* EXERCISE INSTRUCTIONS
Please reproduce the full listing exactly, with nothing added.

* DATA PROVIDED

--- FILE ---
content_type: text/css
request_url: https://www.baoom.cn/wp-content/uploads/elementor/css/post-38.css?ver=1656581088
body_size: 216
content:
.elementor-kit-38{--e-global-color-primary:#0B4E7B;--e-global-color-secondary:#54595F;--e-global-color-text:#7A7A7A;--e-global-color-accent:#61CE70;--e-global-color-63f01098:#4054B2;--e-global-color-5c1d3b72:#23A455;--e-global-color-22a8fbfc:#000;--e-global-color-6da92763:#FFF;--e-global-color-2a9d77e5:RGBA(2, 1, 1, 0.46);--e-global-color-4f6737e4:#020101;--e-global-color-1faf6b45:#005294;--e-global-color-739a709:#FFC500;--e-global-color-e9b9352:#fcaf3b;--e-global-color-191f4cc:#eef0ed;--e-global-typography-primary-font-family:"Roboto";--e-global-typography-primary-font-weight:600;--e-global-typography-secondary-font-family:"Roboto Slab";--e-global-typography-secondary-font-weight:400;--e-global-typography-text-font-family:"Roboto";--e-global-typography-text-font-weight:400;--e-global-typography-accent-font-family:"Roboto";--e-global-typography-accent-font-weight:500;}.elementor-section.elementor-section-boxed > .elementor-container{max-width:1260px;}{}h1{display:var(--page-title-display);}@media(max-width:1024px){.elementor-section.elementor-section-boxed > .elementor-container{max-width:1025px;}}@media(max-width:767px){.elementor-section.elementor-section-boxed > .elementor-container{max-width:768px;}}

* TASK RESULT
--- FILE ---
content_type: text/css
request_url: https://www.baoom.cn/wp-content/uploads/elementor/css/post-38.css?ver=1656581088
body_size: 216
content:
.elementor-kit-38{--e-global-color-primary:#0B4E7B;--e-global-color-secondary:#54595F;--e-global-color-text:#7A7A7A;--e-global-color-accent:#61CE70;--e-global-color-63f01098:#4054B2;--e-global-color-5c1d3b72:#23A455;--e-global-color-22a8fbfc:#000;--e-global-color-6da92763:#FFF;--e-global-color-2a9d77e5:RGBA(2, 1, 1, 0.46);--e-global-color-4f6737e4:#020101;--e-global-color-1faf6b45:#005294;--e-global-color-739a709:#FFC500;--e-global-color-e9b9352:#fcaf3b;--e-global-color-191f4cc:#eef0ed;--e-global-typography-primary-font-family:"Roboto";--e-global-typography-primary-font-weight:600;--e-global-typography-secondary-font-family:"Roboto Slab";--e-global-typography-secondary-font-weight:400;--e-global-typography-text-font-family:"Roboto";--e-global-typography-text-font-weight:400;--e-global-typography-accent-font-family:"Roboto";--e-global-typography-accent-font-weight:500;}.elementor-section.elementor-section-boxed > .elementor-container{max-width:1260px;}{}h1{display:var(--page-title-display);}@media(max-width:1024px){.elementor-section.elementor-section-boxed > .elementor-container{max-width:1025px;}}@media(max-width:767px){.elementor-section.elementor-section-boxed > .elementor-container{max-width:768px;}}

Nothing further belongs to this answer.